Document excerpt ::
[Start of section]
Explanation of Gravity Equations for Falling Objects - Succeed in Physical Science. Also refer to physics, force, mass, gravitational constant, acceleration, velocity, distance, time, calculation, square, square-root, Ron Kurtus, School for Champions. Copyright © Restrictions
Gravity Equations for Falling Objects
by Ron Kurtus (revised 10 October 2008)
There are simple equations for falling objects that allow you to calculate the velocity and distance traveled, as well as the time taken to achieve a given velocity or distance.
These equations are based on the fact that the force of gravity for objects relatively close to Earth equals the mass of the object times the acceleration due to gravity (F = mg). The acceleration due to gravity (g) is constant for all objects up to altitudes beyond many space satellites. From this simple equation, it is determined that the velocity, distance and time are independent of the mass of the object, provided air resistance is negligible.
You normally do not need to memorize these equations, but you should know where to find them in order to solve equations. (See Derivation of Gravity Equations for more information.)
Questions you may have include:
- What are the velocity equations?
- What are the distance equations?
- What are the time equations?
This lesson will answer those questions. There is a mini-quiz near the end of the lesson.
Useful tools: Metric-English Conversion | Scientific Calculator.
Velocity equations
If you drop an object from some height, it will fall with increasing velocity.
Note: (We use velocity instead of speed, since the object is moving in a specific direction: down.
Velocity for a given time
You can determine the object's velocity according to the time it has fallen by the equation:
v = gt
where
- v is the velocity of the object
- g is the gravitational constant 9.8 m/s² or 32 ft/s²
- t is the measure time of the fall
- gt is the product of g times t
Note that the assumption is that air resistance on the object is negligible. An object that is light weight or not heavy will probably be affected by air resistance.
Example
If you drop an object from a tall building, you can calculate its velocity after 4 seconds:
v = gt
v = (9.8 meters/second-squared)*(4 seconds) = 39.2 meters/second
v = (32 ft/s²)*(4 s) = 128 ft/s
Velocity for a given distance
The equation for the velocity of a falling object after it has fallen a certain distance is:
v = SQRT(2gx) or v = √(2gx)
where
- SQRT and √ stand for square root
- √(2gx) is the square root of the quantity 2gx.
Note: The definition of square root can be difficult to understand. The square root of some number X is the number that when multiplied by itself equals X. In other words, the square root of 9 is 3, because 3 times 3 equals 9. Most numbers require a calculator to determine their square root.
Example
Find the velocity of a rock after it has fallen 4 feet.
v = √(2gx)
v = √(2 * 32 ft/s2 * 4 ft) = √(256 ft2/s2)
[End of section]
Tasks and exercises ::
a – According to the gravity equations page, what is the value of the gravitational constant g?
b – Quote the gravity equations page word for word, starting at "These equations are" and ending at "of the lesson.".

Supplied records ::
[Start of section]
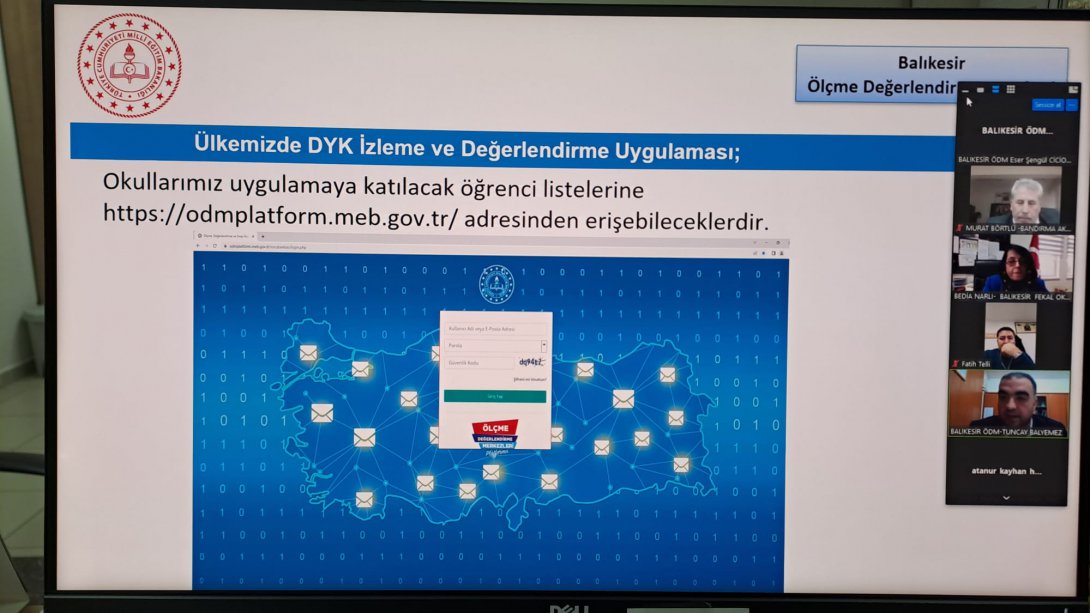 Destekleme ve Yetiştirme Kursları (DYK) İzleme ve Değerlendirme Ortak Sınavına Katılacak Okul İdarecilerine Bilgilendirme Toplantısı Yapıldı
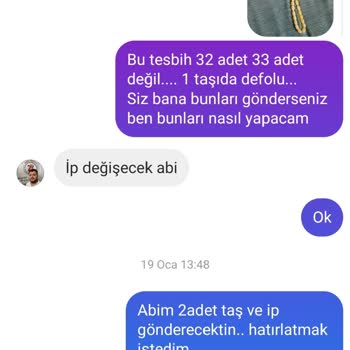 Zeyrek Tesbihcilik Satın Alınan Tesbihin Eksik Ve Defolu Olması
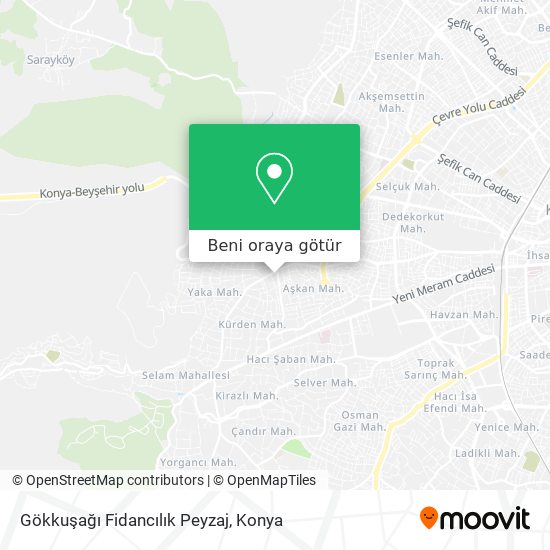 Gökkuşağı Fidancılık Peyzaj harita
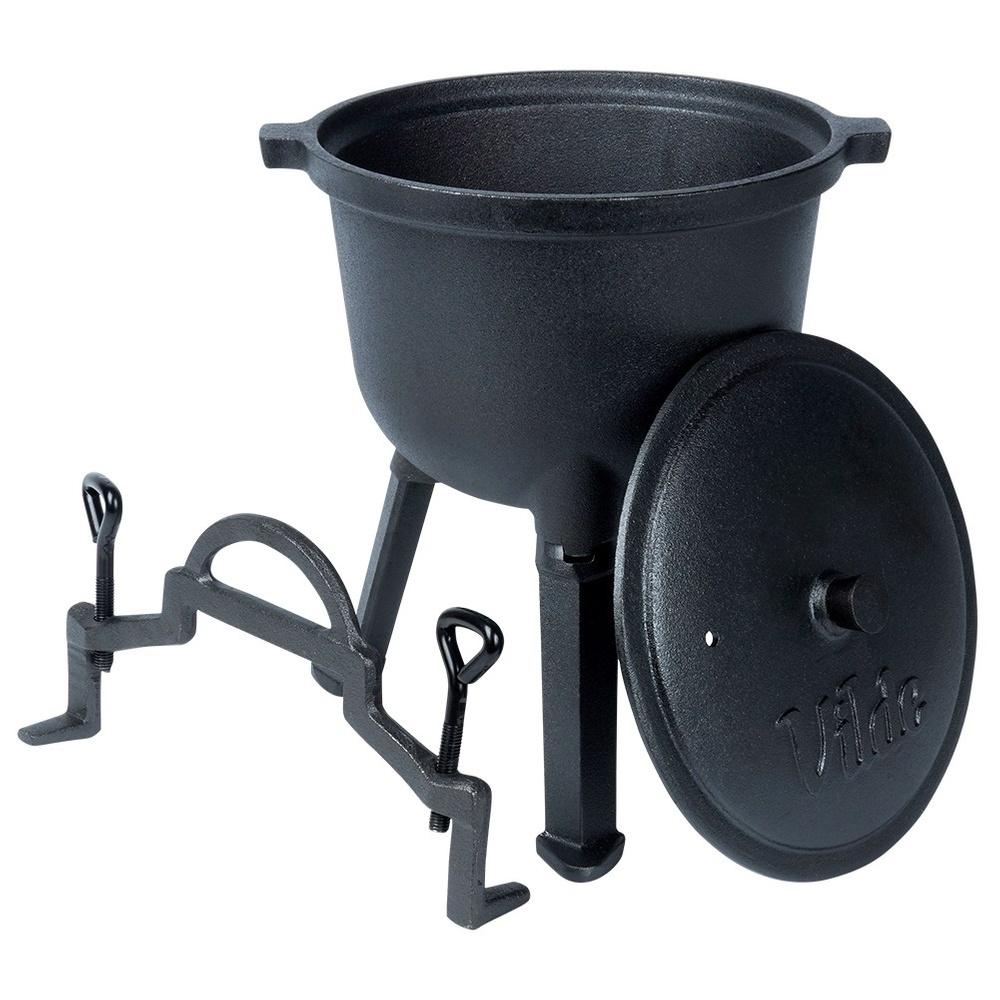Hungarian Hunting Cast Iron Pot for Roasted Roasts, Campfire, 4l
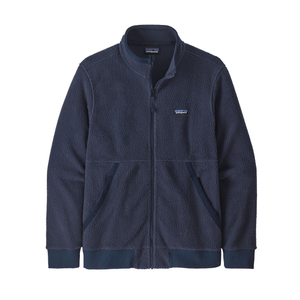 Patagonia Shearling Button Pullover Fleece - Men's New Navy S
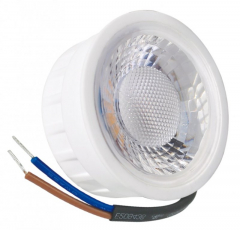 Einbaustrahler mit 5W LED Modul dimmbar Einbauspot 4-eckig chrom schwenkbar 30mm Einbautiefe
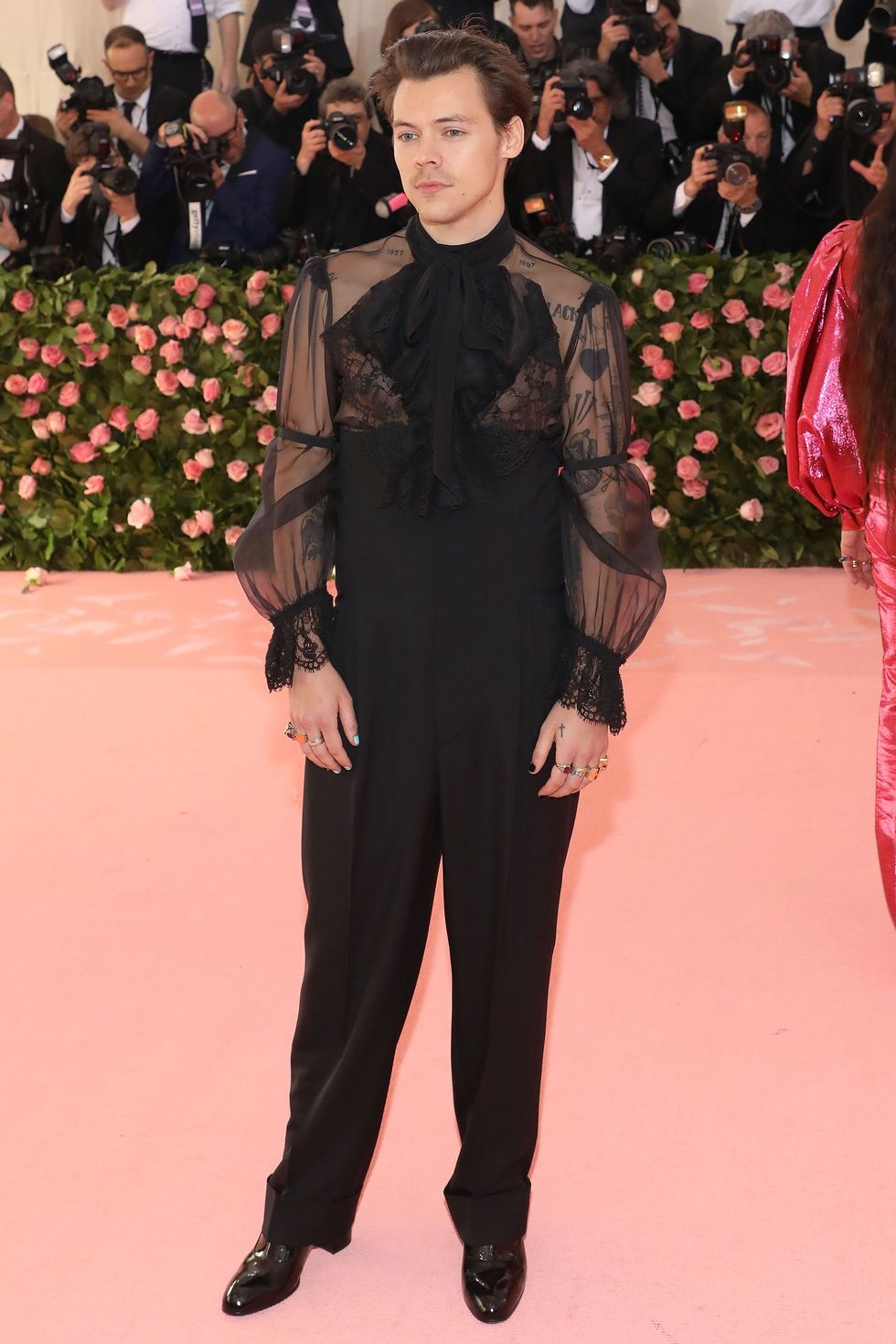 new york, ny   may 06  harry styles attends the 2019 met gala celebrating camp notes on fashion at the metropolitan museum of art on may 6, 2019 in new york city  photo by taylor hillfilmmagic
[End of section]
[Start of section]
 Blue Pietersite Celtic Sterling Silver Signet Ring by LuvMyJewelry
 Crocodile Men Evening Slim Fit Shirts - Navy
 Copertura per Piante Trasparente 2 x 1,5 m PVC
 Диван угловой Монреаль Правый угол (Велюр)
[End of section]
Replies ::
a – 9.8 m/s² or 32 ft/s²

b –
These equations are based on the fact that the force of gravity for objects relatively close to Earth equals the mass of the object times the acceleration due to gravity (F = mg). The acceleration due to gravity (g) is constant for all objects up to altitudes beyond many space satellites. From this simple equation, it is determined that the velocity, distance and time are independent of the mass of the object, provided air resistance is negligible.
You normally do not need to memorize these equations, but you should know where to find them in order to solve equations. (See Derivation of Gravity Equations for more information.)
Questions you may have include:
- What are the velocity equations?
- What are the distance equations?
- What are the time equations?
This lesson will answer those questions. There is a mini-quiz near the end of the lesson.